(Recorded data)
::::::
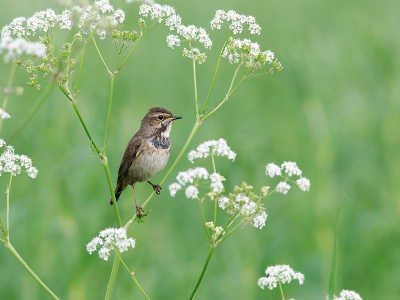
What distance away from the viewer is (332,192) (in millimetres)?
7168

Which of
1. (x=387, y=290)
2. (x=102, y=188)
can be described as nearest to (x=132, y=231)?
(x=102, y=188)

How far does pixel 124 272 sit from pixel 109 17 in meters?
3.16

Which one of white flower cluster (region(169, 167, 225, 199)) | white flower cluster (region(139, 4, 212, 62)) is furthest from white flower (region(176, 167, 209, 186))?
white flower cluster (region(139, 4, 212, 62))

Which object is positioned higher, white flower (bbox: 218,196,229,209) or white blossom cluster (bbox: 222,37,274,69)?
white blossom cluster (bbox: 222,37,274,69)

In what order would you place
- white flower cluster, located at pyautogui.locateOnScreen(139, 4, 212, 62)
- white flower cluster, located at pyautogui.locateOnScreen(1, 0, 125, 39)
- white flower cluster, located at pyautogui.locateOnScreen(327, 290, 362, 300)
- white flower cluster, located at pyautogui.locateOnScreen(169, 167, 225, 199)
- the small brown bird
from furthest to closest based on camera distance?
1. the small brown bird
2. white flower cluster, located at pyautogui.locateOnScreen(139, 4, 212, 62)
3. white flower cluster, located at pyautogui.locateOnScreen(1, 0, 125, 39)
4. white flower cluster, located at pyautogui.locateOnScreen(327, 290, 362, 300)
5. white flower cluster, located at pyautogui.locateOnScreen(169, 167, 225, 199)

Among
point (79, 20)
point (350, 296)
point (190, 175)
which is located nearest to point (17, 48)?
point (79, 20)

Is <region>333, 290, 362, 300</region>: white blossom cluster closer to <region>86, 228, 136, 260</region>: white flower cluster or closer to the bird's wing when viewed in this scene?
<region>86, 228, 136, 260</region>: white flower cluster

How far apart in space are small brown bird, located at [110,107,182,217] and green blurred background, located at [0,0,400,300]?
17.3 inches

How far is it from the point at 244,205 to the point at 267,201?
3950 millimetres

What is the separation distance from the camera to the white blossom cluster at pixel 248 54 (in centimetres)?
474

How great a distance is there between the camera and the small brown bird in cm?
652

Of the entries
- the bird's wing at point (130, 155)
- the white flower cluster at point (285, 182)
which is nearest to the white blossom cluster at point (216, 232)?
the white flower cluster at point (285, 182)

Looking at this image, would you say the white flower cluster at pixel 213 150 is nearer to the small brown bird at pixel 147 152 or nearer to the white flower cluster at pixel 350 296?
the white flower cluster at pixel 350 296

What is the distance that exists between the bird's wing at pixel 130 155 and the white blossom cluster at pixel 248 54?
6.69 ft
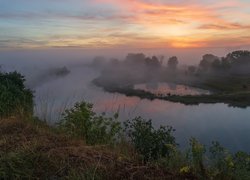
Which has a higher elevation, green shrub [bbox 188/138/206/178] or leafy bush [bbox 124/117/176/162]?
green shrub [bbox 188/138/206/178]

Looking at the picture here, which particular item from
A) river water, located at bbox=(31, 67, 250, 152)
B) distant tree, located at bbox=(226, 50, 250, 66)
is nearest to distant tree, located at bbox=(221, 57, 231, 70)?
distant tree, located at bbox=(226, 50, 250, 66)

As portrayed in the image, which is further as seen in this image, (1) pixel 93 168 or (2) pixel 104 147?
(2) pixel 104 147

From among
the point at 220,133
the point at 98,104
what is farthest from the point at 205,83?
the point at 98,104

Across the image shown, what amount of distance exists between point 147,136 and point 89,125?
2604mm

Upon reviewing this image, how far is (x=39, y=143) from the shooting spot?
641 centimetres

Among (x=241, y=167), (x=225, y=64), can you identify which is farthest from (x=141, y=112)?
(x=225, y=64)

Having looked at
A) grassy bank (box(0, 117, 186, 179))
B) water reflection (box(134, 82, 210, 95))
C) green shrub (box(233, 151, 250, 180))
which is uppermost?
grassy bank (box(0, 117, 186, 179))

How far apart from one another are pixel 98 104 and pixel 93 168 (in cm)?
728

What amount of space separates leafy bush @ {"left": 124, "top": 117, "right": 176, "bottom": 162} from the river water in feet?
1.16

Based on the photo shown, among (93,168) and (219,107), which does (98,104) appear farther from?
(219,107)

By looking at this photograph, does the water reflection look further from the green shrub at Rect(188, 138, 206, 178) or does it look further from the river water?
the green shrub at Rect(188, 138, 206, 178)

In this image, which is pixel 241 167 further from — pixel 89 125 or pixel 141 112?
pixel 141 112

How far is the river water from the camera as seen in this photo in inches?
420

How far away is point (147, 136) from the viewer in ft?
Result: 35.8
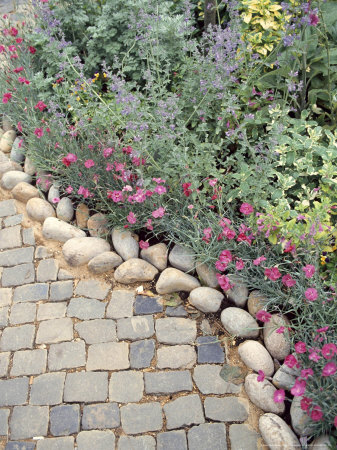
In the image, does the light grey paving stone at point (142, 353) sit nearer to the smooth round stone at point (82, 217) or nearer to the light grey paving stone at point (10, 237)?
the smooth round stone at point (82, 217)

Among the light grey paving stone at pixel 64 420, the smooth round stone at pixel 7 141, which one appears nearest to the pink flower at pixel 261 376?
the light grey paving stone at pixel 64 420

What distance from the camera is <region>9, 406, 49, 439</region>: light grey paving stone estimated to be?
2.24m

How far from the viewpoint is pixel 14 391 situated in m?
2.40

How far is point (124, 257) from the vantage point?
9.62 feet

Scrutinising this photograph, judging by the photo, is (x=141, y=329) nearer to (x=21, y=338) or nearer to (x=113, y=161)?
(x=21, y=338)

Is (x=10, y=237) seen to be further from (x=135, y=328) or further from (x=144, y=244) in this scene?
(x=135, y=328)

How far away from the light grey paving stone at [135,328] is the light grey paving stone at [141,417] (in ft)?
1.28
::::::
*AIM*. Leaving all pictures aside, quote each record exactly.

*REPLY*.
What distance away from the viewer is (332,192) (in millimetres)?
7168

Which of
1. (x=387, y=290)
2. (x=102, y=188)
can be described as nearest to (x=132, y=231)?
(x=102, y=188)

How far does pixel 124 272 sit from pixel 109 17 in meters?
3.16

Which one of white flower cluster (region(169, 167, 225, 199)) | white flower cluster (region(139, 4, 212, 62)) is furthest from white flower (region(176, 167, 209, 186))?
white flower cluster (region(139, 4, 212, 62))

Which object is positioned higher, white flower (bbox: 218,196,229,209) or white blossom cluster (bbox: 222,37,274,69)?
white blossom cluster (bbox: 222,37,274,69)

In what order would you place
- white flower cluster, located at pyautogui.locateOnScreen(139, 4, 212, 62)
- white flower cluster, located at pyautogui.locateOnScreen(1, 0, 125, 39)
- white flower cluster, located at pyautogui.locateOnScreen(327, 290, 362, 300)
- white flower cluster, located at pyautogui.locateOnScreen(169, 167, 225, 199)
- the small brown bird
from furthest to closest based on camera distance?
1. the small brown bird
2. white flower cluster, located at pyautogui.locateOnScreen(139, 4, 212, 62)
3. white flower cluster, located at pyautogui.locateOnScreen(1, 0, 125, 39)
4. white flower cluster, located at pyautogui.locateOnScreen(327, 290, 362, 300)
5. white flower cluster, located at pyautogui.locateOnScreen(169, 167, 225, 199)

Among
point (79, 20)
point (350, 296)
point (190, 175)
which is located nearest to point (17, 48)?
point (79, 20)

Is <region>333, 290, 362, 300</region>: white blossom cluster closer to <region>86, 228, 136, 260</region>: white flower cluster or closer to the bird's wing when viewed in this scene?
<region>86, 228, 136, 260</region>: white flower cluster

How far apart in space are small brown bird, located at [110,107,182,217] and green blurred background, located at [0,0,400,300]?
17.3 inches

How far is it from the point at 244,205 to the point at 267,201?
3950 millimetres

What is the separation distance from the camera to the white blossom cluster at pixel 248 54 (in centimetres)?
474

How great a distance is there between the camera and the small brown bird in cm?
652

Of the entries
- the bird's wing at point (130, 155)
- the white flower cluster at point (285, 182)
which is nearest to the white blossom cluster at point (216, 232)?
the white flower cluster at point (285, 182)

Looking at this image, would you say the white flower cluster at pixel 213 150 is nearer to the small brown bird at pixel 147 152 or nearer to the white flower cluster at pixel 350 296?
the white flower cluster at pixel 350 296

What is the distance that exists between the bird's wing at pixel 130 155 and the white blossom cluster at pixel 248 54?
6.69 ft
Which has a higher elevation, green shrub [bbox 188/138/206/178] or leafy bush [bbox 124/117/176/162]?
green shrub [bbox 188/138/206/178]

Looking at the picture here, which particular item from
A) river water, located at bbox=(31, 67, 250, 152)
B) distant tree, located at bbox=(226, 50, 250, 66)
is nearest to distant tree, located at bbox=(221, 57, 231, 70)?
distant tree, located at bbox=(226, 50, 250, 66)

As portrayed in the image, which is further as seen in this image, (1) pixel 93 168 or (2) pixel 104 147?
(2) pixel 104 147

From among
the point at 220,133
the point at 98,104
what is farthest from the point at 205,83?
the point at 98,104

Across the image shown, what amount of distance exists between point 147,136 and point 89,125?
2604mm

Upon reviewing this image, how far is (x=39, y=143) from the shooting spot?
641 centimetres

Among (x=241, y=167), (x=225, y=64), can you identify which is farthest from (x=141, y=112)?
(x=225, y=64)

Having looked at
A) grassy bank (box(0, 117, 186, 179))
B) water reflection (box(134, 82, 210, 95))
C) green shrub (box(233, 151, 250, 180))
which is uppermost?
grassy bank (box(0, 117, 186, 179))

How far apart from one another are pixel 98 104 and pixel 93 168 (in cm)?
728

What amount of space separates leafy bush @ {"left": 124, "top": 117, "right": 176, "bottom": 162} from the river water in feet?
1.16

Based on the photo shown, among (93,168) and (219,107), which does (98,104) appear farther from?
(219,107)

By looking at this photograph, does the water reflection look further from the green shrub at Rect(188, 138, 206, 178) or does it look further from the river water?
the green shrub at Rect(188, 138, 206, 178)

In this image, which is pixel 241 167 further from — pixel 89 125 or pixel 141 112?
pixel 141 112

How far is the river water from the camera as seen in this photo in inches?
420

How far away is point (147, 136) from the viewer in ft?
Result: 35.8
In the image, does the light grey paving stone at point (142, 353) sit nearer to the smooth round stone at point (82, 217) or nearer to the light grey paving stone at point (10, 237)?
the smooth round stone at point (82, 217)

Among the light grey paving stone at pixel 64 420, the smooth round stone at pixel 7 141, which one appears nearest to the pink flower at pixel 261 376?
the light grey paving stone at pixel 64 420

What distance from the camera is <region>9, 406, 49, 439</region>: light grey paving stone estimated to be?
2.24m

How far from the viewpoint is pixel 14 391 situated in m?
2.40

How far is point (124, 257) from the vantage point?
9.62 feet

Scrutinising this photograph, judging by the photo, is (x=141, y=329) nearer to (x=21, y=338) or nearer to (x=113, y=161)?
(x=21, y=338)

Is (x=10, y=237) seen to be further from (x=135, y=328) or further from (x=144, y=244) in this scene?
(x=135, y=328)

How far away from the light grey paving stone at [135,328] is the light grey paving stone at [141,417] (in ft)?
1.28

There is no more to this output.